CARDADEH - MARAGHEH (35 km); 
MARAGHEH - ORUMIYE. (224 km).

Po śniadaniu żegnam się i idę na "przystanek". Cała wieś mnie śledzi. Taksówką zbiorową (5 tys. riali) jadę do Maragheh. Na dworcu muszę niestety poczekać na autobus. Wdaję się w rozmowę z młodym człowiekiem, który okazuje się być studentem - specjalistą od projektowania systemów komputerowych. Pokazuje mi nawet opublikowany w miejscowej gazecie wywiad z nim. Prowadzi mnie do znajdującej się gdzieś w centrum kafejki Internetowej, która nie jest kafejką, ale 2 stanowiskami komputerowymi w zaprzyjaźnionym sklepie. Wspólnie wracamy na dworzec, ja mam autobus do Maragheh (7 tys. riali), on - do Teheranu. 

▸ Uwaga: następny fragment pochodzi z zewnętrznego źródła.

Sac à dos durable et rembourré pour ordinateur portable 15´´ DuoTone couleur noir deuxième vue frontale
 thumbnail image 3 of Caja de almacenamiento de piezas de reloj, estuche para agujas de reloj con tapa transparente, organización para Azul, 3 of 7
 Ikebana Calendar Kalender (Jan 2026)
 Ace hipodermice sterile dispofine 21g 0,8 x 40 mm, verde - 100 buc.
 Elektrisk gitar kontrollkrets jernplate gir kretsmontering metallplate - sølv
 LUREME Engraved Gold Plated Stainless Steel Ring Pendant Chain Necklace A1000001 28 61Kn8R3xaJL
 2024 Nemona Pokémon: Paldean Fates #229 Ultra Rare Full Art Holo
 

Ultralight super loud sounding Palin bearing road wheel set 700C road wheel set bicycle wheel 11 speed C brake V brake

Droga prowadzi wokół jeziora Orumiye. Wracam do miejsca skąd rozpoczęłam wędrówkę po Iranie. Na miejscu jestem o 15.30. Dziś jest wprawdzie wtorek, ale 13, nie chcę więc ryzykować przekraczania granicy irańsko-tureckiej. Taksówką (1.500 riali) jadę więc do tego samego hotelu co poprzednio ("Iran Setare"). Jeszcze czeka mnie kłótnia z recepcjonistą, który chce zbyt wiele za nocleg (30 tys. riali) - odnajduję zapis w księdze gości sprzed miesiąca wraz z ceną noclegu (20 tys. riali = 2,5$). Po południu robię ostatnie zakupy na bazarze. Wracając przez mały park zostaje zatrzymana przez policjanta. Boję się, że gdy zażąda okazania paszportu doszuka się, że od 14 dni mam nieważną wizę. Tłumaczę mu, że przecież nic nie zrobiłam. Wokół mnie rośnie tłum. Jakiś student, mówiący po angielsku, próbuje dowiedzieć się o co chodzi. Po 10 minutach przyjeżdża starszy rangą policjant i po zadaniu standardowych pytań mówi, że zaszło nieporozumienie i mogę odejść. Jestem podenerwowana i szybko wracam do hotelu. A jednak "13" nie przynosi szczęścia. O mały włos wyszłoby, że jestem tu nielegalnie. To już ostatnia noc w Iranie.

Dzień 39. 
14.08.2002. (śr.). 
ORUMIYE - SERO (50 km); 
SERO - ESENDERE (30 km); 
ESENDERE - HAKKARI (80 km).

Taksówkarz z poprzedniego dnia przyjeżdża punktualnie i podwozi mnie (5 tys. riali) na skraj miasta gdzie stoją taksówki jadące na granicę. Straszny tu harmider. Trwa walka między kierowcami o pasażerów. Mój plecak ląduje to w jednym, to w drugim bagażniku. Przypatruję się temu ze stoickim spokojem. Co ciekawe, nie chcą opuścić ceny przejazdu (8 tys. riali, tj. 1$). Jedziemy przez góry. Po godzinie wysiadam na samej granicy. Otacza mnie rój cinkciarzy. Zostało mi trochę riali, które chcę zamienić na tureckie liry. To jednak arytmetyka wyższego rzędu. Trzeba znać aktualne kursy, aby nie dać się oszukać. Do tego trzeba przeliczać riale na tomany i tysiące na miliony, w dodatku odnosząc to do dolara. Stawiają mi herbatę i cierpliwie czekają aż zdecyduję się na wymianę u któregoś z nich. Uzgadniamy kurs. Potem proszą o wspólne zdjęcie. Granicę tę bez problemu i bez czekania (brak turystów i pojazdów) przekracza się, tak samo dokonuje wymiany pieniędzy. Podchodzę do żołnierzy, ale ci nawet nie chcą okazania paszportu, ale proszą o wspólne zdjęcie. Budynek irańskiego posterunku granicznego jest nawet nowoczesny. Jestem zdenerwowana brakiem wizy. Wita mnie celnik mówiący nieźle po angielsku i biorąc paszport pobieżnie przegląda go. Bardziej jest zaciekawiony moimi wrażeniami z tak długiego pobytu w Iranie, aniżeli stemplami. Rozmowa odbywa się w bardzo przyjaznej atmosferze.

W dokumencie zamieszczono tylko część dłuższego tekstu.